Cada vez son menos los que se resisten a caer en las redes sociales, con Facebook a la cabeza, y los escritores no iban a ser caso aparte… El escritor y periodista Julián Gorodischer realiza en el artículo Intimidad del escritor en Facebook un interesante repaso a las actitudes que los autores adoptan en su presencia en estas redes: paralela a su personalidad “textual”, más juvenil, espontánea y fingida a partes iguales… Contemplar la vida cotidiana de los autores, ¿reduce la fascinación que los lectores sienten por ellos o, al contrario, como dictara Roland Barthes, la potencia? No dejes de leer este artículo publicado en Ñ (el suplemento cultural del diario argentino Clarín).

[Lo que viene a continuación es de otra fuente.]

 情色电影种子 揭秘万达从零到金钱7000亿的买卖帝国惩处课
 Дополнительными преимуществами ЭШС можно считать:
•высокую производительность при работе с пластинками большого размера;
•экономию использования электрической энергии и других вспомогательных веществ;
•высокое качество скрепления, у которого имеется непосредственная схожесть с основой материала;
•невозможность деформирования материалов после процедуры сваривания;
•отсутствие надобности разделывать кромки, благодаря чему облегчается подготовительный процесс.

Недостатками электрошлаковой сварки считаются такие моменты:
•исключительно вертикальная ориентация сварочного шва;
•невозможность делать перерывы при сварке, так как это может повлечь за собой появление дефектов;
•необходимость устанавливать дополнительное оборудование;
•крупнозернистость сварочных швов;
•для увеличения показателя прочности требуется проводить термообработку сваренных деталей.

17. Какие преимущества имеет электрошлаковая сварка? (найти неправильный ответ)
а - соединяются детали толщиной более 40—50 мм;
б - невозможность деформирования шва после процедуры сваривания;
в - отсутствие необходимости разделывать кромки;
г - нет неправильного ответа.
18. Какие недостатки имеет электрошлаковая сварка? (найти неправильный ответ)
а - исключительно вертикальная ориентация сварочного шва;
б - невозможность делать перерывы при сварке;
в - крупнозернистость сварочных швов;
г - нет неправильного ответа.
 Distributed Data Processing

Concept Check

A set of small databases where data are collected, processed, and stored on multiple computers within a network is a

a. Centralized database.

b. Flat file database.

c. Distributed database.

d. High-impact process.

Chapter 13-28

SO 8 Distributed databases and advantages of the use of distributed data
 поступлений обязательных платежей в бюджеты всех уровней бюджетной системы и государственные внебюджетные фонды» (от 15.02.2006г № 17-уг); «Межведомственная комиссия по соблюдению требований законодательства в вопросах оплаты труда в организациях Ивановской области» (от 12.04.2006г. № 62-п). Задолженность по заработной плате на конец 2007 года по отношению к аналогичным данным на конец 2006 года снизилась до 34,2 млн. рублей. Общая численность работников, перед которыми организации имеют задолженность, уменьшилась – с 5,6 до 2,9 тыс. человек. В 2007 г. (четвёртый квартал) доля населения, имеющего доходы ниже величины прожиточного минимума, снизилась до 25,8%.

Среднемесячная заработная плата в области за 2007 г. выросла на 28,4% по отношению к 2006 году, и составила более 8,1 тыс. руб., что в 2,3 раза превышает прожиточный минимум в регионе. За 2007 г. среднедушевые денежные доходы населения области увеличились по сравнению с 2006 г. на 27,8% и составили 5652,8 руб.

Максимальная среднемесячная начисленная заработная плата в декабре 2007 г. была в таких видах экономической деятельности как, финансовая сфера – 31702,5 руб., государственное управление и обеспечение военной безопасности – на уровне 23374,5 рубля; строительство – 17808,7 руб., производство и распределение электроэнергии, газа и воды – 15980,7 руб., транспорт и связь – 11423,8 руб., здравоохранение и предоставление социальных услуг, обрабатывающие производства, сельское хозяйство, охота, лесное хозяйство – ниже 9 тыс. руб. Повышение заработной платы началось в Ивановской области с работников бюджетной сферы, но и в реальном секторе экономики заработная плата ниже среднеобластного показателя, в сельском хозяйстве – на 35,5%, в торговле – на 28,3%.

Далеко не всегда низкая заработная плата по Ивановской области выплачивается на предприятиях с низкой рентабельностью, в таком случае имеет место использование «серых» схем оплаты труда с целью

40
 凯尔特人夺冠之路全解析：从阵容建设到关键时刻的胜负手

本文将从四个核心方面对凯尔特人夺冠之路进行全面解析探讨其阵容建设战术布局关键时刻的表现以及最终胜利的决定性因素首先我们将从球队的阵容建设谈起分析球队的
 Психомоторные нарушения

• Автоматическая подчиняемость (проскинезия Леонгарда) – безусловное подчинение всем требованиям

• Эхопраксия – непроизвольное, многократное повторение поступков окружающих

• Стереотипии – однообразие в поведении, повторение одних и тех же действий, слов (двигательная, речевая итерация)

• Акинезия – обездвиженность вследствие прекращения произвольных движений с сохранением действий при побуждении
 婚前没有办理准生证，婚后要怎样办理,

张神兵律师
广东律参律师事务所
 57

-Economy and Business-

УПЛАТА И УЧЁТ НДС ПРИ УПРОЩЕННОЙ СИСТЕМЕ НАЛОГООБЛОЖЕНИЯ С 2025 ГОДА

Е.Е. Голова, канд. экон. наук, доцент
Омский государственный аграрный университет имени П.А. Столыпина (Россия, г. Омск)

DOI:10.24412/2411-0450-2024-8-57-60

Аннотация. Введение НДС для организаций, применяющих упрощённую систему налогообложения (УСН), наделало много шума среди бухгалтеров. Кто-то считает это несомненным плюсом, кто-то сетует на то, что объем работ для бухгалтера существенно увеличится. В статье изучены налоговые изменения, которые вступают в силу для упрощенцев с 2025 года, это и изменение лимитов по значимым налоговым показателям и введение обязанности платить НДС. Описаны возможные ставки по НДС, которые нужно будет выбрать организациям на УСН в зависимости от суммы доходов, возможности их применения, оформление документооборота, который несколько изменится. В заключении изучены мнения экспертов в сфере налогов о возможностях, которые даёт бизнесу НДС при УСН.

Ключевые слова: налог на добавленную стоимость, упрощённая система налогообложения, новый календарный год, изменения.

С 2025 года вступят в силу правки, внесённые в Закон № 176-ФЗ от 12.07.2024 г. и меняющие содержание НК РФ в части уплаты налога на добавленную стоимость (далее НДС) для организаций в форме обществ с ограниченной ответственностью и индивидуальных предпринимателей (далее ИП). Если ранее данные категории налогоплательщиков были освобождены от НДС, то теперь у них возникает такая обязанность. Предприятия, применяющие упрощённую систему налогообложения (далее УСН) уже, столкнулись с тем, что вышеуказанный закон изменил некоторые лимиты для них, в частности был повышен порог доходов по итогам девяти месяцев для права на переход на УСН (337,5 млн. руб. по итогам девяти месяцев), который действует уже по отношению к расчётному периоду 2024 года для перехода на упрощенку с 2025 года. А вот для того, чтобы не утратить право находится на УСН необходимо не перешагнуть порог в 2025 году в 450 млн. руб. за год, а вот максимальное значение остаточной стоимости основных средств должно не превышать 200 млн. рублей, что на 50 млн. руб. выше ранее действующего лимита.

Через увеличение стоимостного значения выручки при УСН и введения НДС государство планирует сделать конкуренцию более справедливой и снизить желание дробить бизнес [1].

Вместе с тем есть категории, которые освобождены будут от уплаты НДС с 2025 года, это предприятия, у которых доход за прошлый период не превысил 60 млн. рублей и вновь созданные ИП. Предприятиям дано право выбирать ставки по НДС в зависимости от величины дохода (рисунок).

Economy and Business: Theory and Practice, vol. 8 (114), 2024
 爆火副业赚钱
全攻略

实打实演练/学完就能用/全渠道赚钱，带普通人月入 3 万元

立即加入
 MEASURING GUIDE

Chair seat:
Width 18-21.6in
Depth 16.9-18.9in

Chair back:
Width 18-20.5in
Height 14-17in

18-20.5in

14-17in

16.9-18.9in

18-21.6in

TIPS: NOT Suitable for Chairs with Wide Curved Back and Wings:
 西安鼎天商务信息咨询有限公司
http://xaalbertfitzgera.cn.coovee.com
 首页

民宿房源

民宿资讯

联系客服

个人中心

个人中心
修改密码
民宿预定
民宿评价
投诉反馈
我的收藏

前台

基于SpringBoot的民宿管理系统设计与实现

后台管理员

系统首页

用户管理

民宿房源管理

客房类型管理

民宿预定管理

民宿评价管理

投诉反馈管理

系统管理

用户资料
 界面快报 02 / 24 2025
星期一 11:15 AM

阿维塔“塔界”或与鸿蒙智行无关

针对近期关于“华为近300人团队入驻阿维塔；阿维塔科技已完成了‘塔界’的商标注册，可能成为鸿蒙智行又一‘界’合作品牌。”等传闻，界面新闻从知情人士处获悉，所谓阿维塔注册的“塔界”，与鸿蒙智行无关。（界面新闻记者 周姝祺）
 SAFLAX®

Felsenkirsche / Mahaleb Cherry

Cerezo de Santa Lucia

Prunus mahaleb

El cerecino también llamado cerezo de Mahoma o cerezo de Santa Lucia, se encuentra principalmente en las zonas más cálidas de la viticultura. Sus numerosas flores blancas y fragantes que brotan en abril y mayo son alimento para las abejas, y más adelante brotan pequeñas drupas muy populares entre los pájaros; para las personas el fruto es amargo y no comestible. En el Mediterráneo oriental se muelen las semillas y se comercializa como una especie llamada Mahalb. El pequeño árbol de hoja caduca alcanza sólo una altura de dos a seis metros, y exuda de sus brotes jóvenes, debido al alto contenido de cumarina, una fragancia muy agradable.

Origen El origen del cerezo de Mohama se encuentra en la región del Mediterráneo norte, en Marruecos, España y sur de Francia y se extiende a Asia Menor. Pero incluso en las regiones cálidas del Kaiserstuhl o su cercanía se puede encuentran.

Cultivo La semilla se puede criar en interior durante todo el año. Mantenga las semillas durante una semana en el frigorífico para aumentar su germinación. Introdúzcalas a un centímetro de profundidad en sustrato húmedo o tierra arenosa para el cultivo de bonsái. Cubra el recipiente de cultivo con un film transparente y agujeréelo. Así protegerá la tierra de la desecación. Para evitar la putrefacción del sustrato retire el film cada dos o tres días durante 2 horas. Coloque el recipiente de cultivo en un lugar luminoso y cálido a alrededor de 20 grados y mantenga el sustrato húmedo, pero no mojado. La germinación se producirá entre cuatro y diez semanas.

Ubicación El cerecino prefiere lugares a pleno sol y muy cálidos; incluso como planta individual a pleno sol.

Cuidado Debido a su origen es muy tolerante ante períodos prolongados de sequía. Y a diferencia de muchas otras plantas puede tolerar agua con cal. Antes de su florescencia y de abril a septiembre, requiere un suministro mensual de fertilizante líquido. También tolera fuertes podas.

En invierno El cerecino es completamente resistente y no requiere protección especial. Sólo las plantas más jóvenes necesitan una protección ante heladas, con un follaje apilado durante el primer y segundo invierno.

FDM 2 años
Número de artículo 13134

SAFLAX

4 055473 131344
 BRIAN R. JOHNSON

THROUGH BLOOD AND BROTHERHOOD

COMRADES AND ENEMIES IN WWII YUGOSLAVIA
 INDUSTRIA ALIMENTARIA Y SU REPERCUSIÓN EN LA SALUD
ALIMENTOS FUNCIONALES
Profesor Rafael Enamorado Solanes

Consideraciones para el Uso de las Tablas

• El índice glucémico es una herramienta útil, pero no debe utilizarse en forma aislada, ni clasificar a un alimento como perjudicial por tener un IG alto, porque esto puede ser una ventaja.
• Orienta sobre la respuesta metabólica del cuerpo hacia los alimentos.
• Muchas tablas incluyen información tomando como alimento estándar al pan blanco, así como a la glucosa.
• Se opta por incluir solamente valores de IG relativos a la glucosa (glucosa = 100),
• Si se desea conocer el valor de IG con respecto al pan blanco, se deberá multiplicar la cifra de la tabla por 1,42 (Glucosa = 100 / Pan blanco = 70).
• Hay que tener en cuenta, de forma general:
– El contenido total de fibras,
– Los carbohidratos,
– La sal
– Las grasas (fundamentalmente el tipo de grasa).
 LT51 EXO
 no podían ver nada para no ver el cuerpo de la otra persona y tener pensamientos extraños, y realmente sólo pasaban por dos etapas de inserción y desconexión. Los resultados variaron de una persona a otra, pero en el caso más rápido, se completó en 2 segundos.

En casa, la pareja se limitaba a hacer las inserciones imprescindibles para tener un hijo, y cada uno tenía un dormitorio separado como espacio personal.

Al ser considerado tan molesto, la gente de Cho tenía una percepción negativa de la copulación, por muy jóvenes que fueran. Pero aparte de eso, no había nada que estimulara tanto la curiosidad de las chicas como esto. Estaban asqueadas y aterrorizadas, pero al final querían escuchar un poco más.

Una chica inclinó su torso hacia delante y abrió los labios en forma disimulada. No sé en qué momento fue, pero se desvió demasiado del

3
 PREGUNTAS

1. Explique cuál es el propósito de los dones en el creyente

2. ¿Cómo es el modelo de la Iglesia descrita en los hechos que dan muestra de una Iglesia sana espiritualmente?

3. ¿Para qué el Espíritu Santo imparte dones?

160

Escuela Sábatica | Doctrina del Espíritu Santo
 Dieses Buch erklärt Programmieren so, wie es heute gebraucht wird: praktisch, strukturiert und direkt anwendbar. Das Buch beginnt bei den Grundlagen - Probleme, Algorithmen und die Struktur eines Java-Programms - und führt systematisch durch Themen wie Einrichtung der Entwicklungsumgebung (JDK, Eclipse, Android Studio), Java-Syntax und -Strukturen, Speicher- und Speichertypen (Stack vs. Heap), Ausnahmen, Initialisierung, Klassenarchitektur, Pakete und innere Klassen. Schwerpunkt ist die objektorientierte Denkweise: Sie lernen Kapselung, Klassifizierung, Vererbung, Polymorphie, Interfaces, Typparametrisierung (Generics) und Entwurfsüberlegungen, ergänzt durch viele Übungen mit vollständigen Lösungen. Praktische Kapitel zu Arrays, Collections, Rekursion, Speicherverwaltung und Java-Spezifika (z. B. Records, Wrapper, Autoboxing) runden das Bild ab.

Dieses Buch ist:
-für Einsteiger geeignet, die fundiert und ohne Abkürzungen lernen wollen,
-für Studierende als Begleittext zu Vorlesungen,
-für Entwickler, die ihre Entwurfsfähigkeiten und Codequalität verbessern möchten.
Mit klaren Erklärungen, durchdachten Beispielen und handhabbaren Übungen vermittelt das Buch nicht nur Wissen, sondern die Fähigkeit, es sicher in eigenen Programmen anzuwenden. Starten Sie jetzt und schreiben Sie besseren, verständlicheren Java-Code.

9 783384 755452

El ensayista norteamericano Arthur Krystal trata en este interesante artículo, "Cuando los escritores hablan", publicado en la revista colombiana El Malpensante, un tema que nos gusta: ¿por qué “obligamos” a los escritores a hablar? ¿Debe una persona que trabaja con el lenguaje (escrito) ser también brillante en el habla? Es probable que te hayas hecho esta pregunta en más de una ocasión. Krystal se la hace a raíz de ver en Youtube esta vieja entrevista a Vladimir Nabokov, en la que el autor de Lolita consulta notas escritas para responder... William Hazlitt (del que pudiste leer un relato en el primer número de Eñe) decía no entender por qué un escritor “está obligado a hablar más de lo que estaría obligado a bailar, o a montar a caballo, o a practicar esgrima mejor que otras personas”. ¿Tenía razón?
(Imagen: Festival Eñe. Julio César González)
Cuando un gran escritor posa su mirada crítica sobre un genio, el resultado suele ser delicioso… Es lo que ocurre en Las dos muertes de Nabokov, el artículo en el que Martin Amis expone su devoción, pero no su ceguera de admirador, sobre el escritor ruso. Con motivo de la publicación (sólo en inglés, por ahora) de El original de Laura, la novela póstuma de Nabokov, Amis, muy en su estilo, no tiene complejos en definir esta obra como un texto entre la larva y la crisálida y otras lindezas. Publicado en ADN, el suplemento cultural del diario argentino La Nación, este pequeño ensayo es una maravillosa clase de literatura.